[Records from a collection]
▼▼▼
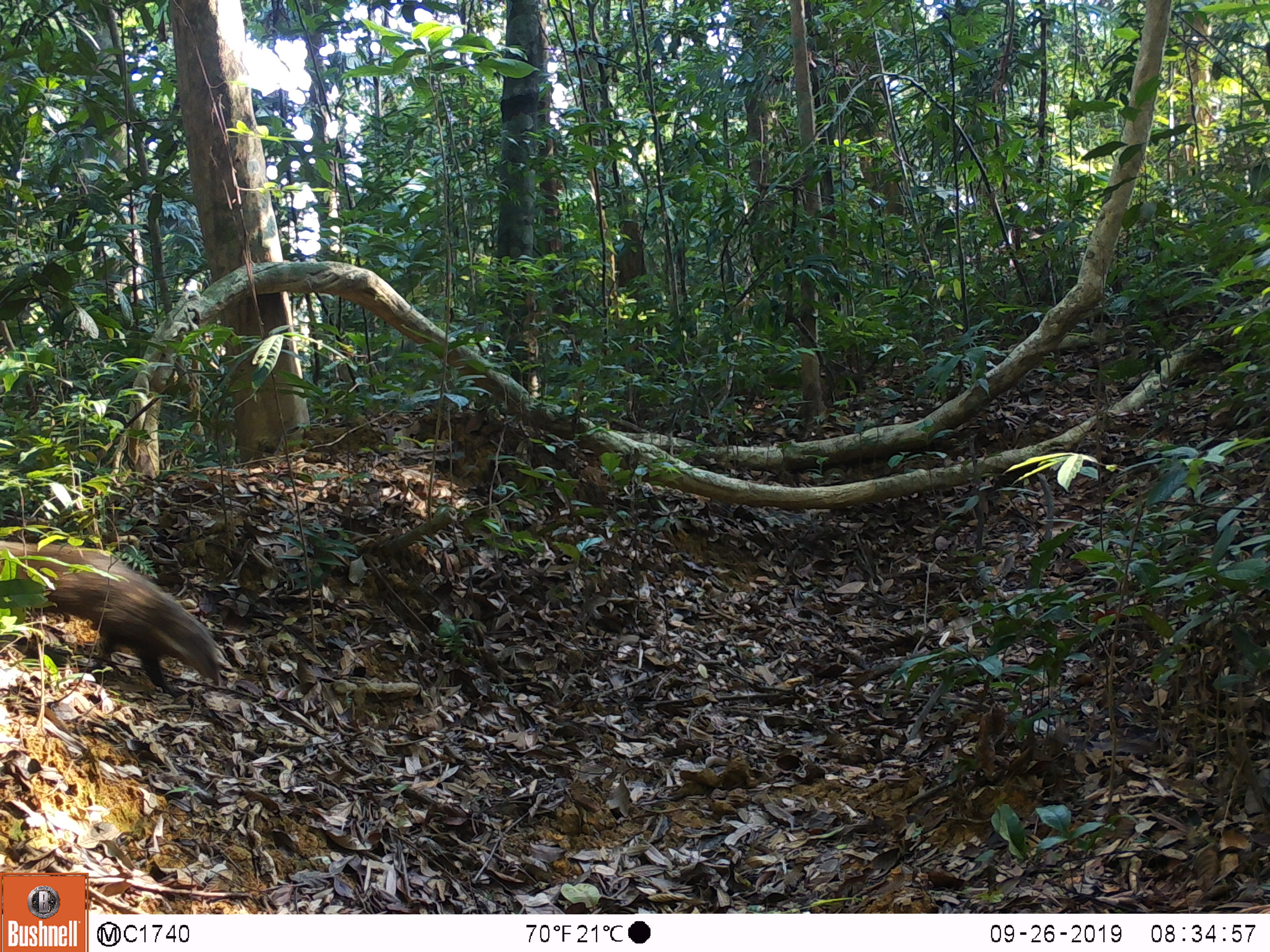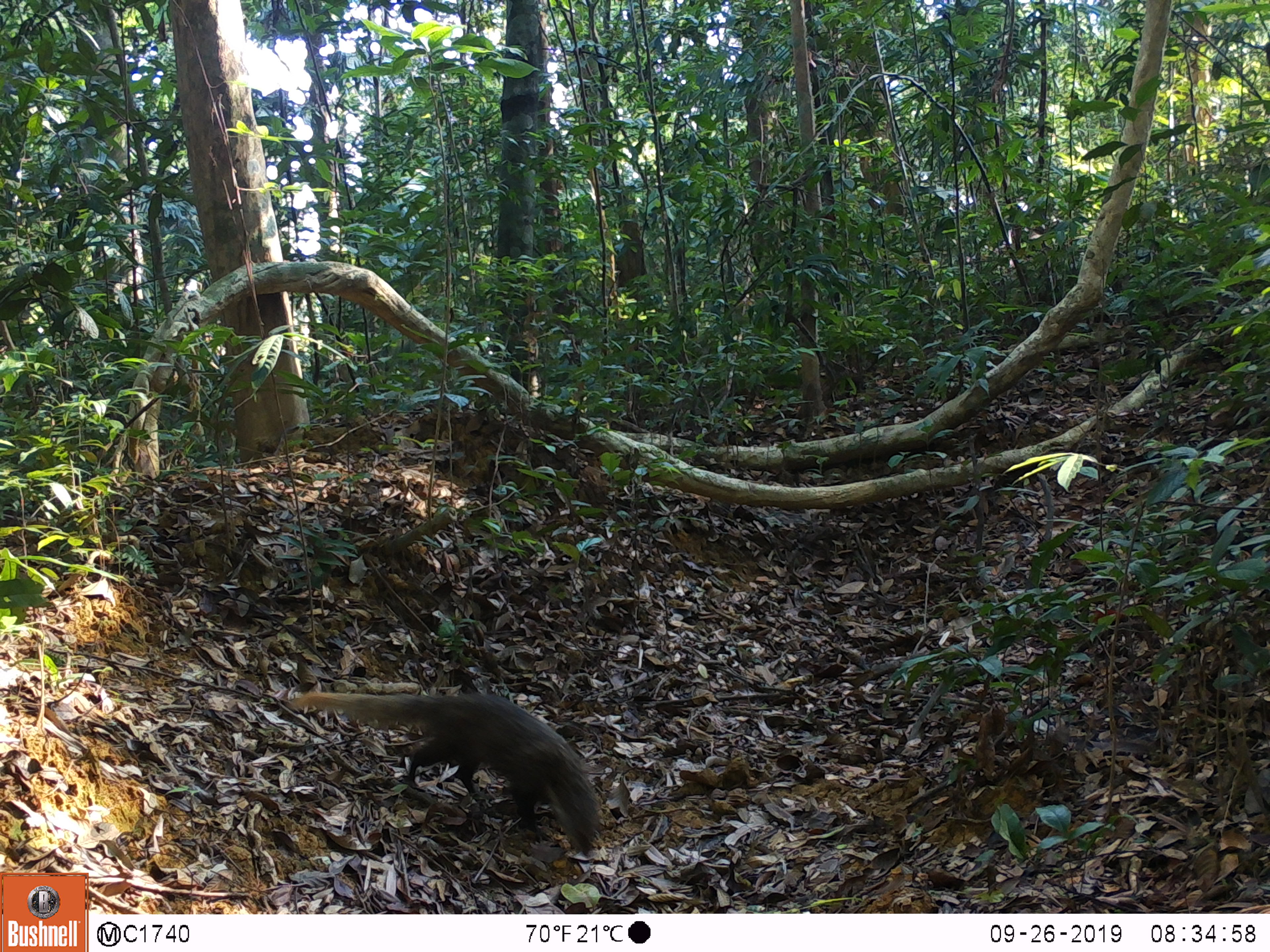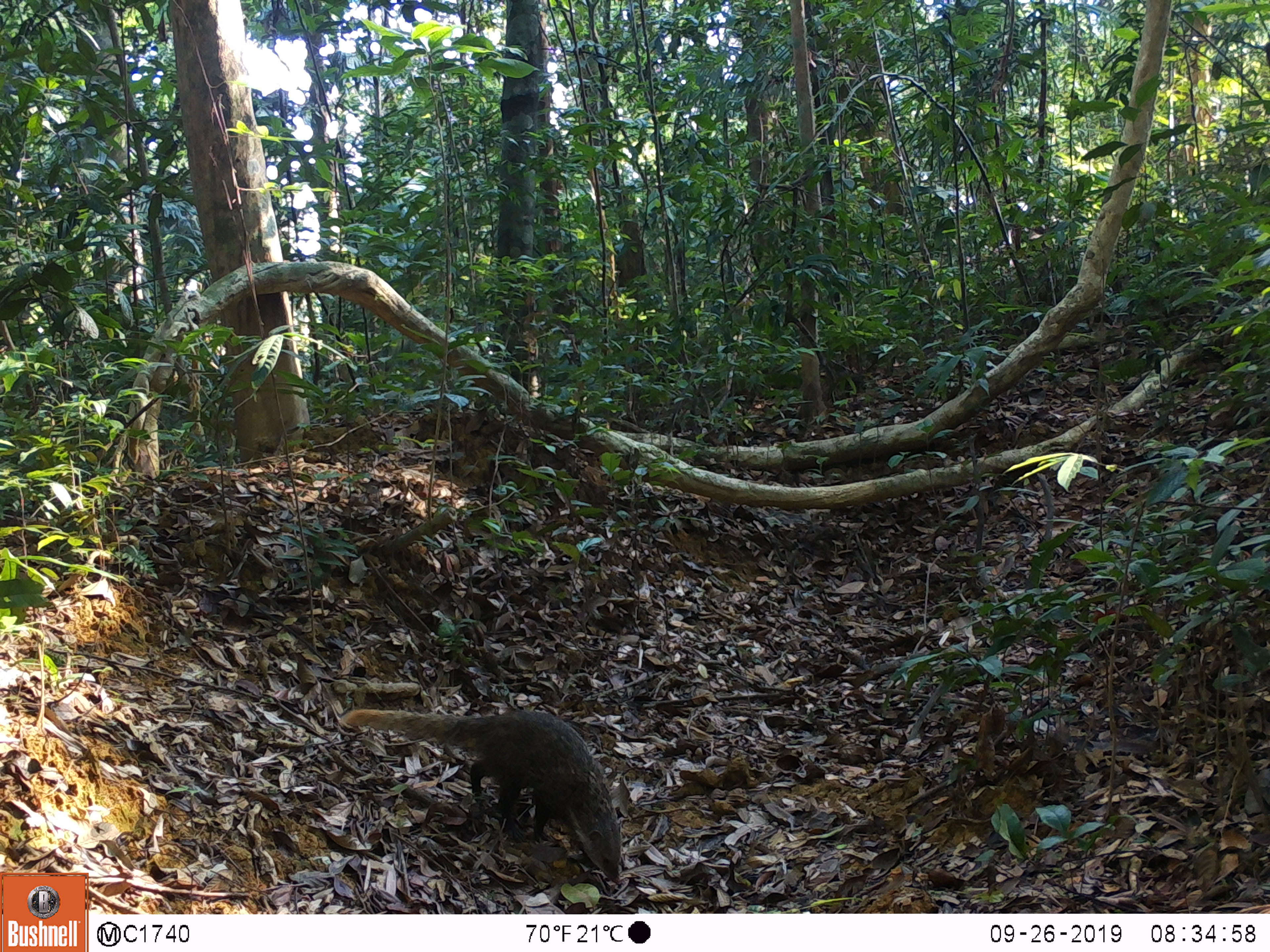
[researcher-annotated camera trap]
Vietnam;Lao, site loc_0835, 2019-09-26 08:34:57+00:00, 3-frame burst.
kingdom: Animalia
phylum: Chordata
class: Mammalia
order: Carnivora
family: Herpestidae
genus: Urva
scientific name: Urva urva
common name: crab-eating mongoose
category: crab eating mongoose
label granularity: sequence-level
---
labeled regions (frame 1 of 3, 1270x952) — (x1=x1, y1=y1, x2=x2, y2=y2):
crab eating mongoose: (x1=0, y1=539, x2=230, y2=699)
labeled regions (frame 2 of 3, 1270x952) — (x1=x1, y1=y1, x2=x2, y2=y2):
crab eating mongoose: (x1=288, y1=688, x2=604, y2=858)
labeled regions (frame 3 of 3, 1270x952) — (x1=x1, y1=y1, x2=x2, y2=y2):
crab eating mongoose: (x1=342, y1=707, x2=623, y2=887)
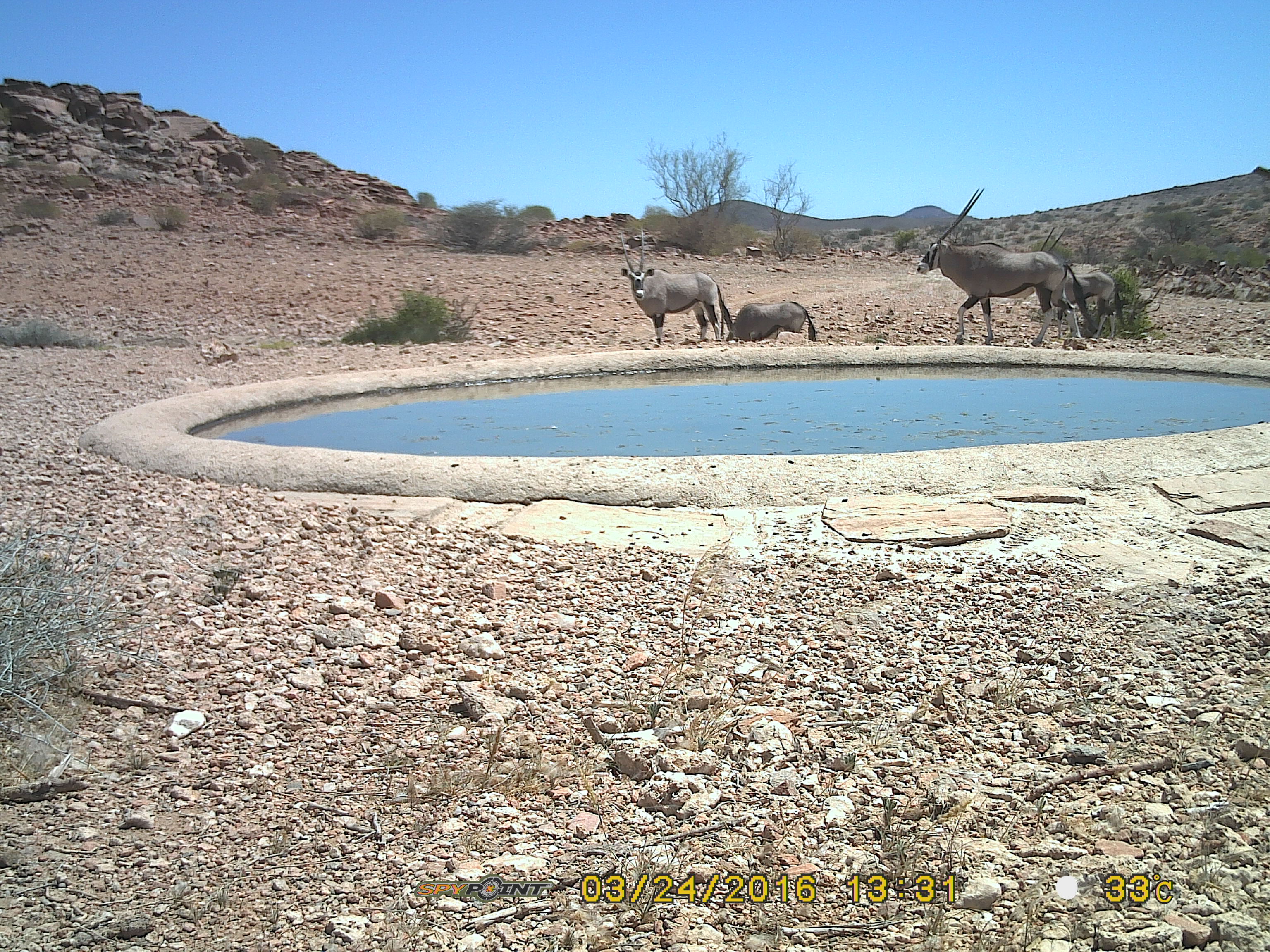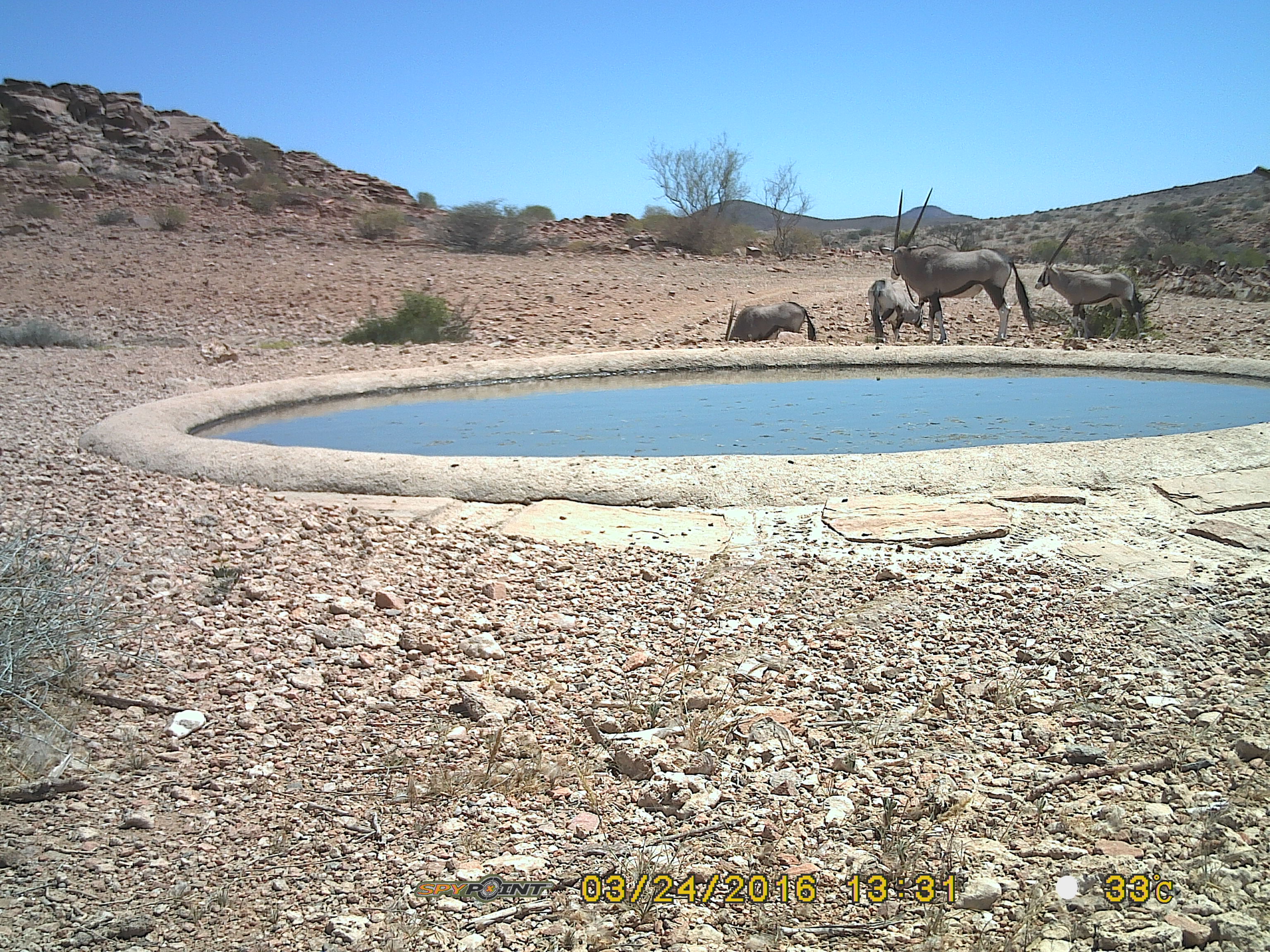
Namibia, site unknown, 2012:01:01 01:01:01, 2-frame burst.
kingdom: Animalia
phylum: Chordata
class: Mammalia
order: Artiodactyla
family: Bovidae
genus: Oryx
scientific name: Oryx gazella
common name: gemsbok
▲▲▲
Problem requirements: Please output all the data exactly as given, with the pictures omitted.

Response to this task:
[researcher-annotated camera trap]
Vietnam;Lao, site loc_0835, 2019-09-26 08:34:57+00:00, 3-frame burst.
kingdom: Animalia
phylum: Chordata
class: Mammalia
order: Carnivora
family: Herpestidae
genus: Urva
scientific name: Urva urva
common name: crab-eating mongoose
category: crab eating mongoose
label granularity: sequence-level
---
labeled regions (frame 1 of 3, 1270x952) — (x1=x1, y1=y1, x2=x2, y2=y2):
crab eating mongoose: (x1=0, y1=539, x2=230, y2=699)
labeled regions (frame 2 of 3, 1270x952) — (x1=x1, y1=y1, x2=x2, y2=y2):
crab eating mongoose: (x1=288, y1=688, x2=604, y2=858)
labeled regions (frame 3 of 3, 1270x952) — (x1=x1, y1=y1, x2=x2, y2=y2):
crab eating mongoose: (x1=342, y1=707, x2=623, y2=887)
Namibia, site unknown, 2012:01:01 01:01:01, 2-frame burst.
kingdom: Animalia
phylum: Chordata
class: Mammalia
order: Artiodactyla
family: Bovidae
genus: Oryx
scientific name: Oryx gazella
common name: gemsbok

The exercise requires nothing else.